A number of components in the device 900 are connected to the I/O interface 905, including: an input unit 906 such as a keyboard, a mouse, and the like; an output unit 907 such as various types of displays, speakers, and the like; a storage unit 908 such as a magnetic disk, optical disk, or the like; and a communication unit 909 such as a network card, a modem, a wireless communication transceiver, and the like. The communication unit 909 allows the device 900 to exchange information/data with other devices through a computer network such as the internet and/or various telecommunication networks.

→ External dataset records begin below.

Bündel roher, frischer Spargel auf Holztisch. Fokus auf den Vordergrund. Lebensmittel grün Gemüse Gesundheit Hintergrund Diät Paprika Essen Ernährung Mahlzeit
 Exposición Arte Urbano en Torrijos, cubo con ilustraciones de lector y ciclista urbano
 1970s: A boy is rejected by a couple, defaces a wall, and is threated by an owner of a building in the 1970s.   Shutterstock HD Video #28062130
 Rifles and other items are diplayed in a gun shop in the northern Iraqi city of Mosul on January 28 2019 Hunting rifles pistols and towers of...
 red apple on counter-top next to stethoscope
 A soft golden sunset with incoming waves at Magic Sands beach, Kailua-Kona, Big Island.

The computing unit 901 may be a variety of general and/or special purpose processing components having processing and computing capabilities. Some examples of the computing unit 901 include, but are not limited to, a Central Processing Unit (CPU), a Graphics Processing Unit (GPU), various dedicated Artificial Intelligence (AI) computing chips, various computing units running machine learning model algorithms, a Digital Signal Processor (DSP), and any suitable processor, controller, microcontroller, and so forth. The computing unit 901 performs the respective methods and processes described above, such as retrieval of an abnormal state. For example, in some embodiments, the retrieval of the abnormal state may be implemented as a computer software program tangibly embodied in a machine-readable medium, such as storage unit 908. In some embodiments, part or all of the computer program may be loaded and/or installed onto device 900 via ROM 902 and/or communications unit 909. When the computer program is loaded into RAM 903 and executed by computing unit 901, one or more steps of the above-described retrieval of an abnormal state may be performed. Alternatively, in other embodiments, the computing unit 901 may be configured to perform the retrieval of the abnormal state in any other suitable manner (e.g., by means of firmware).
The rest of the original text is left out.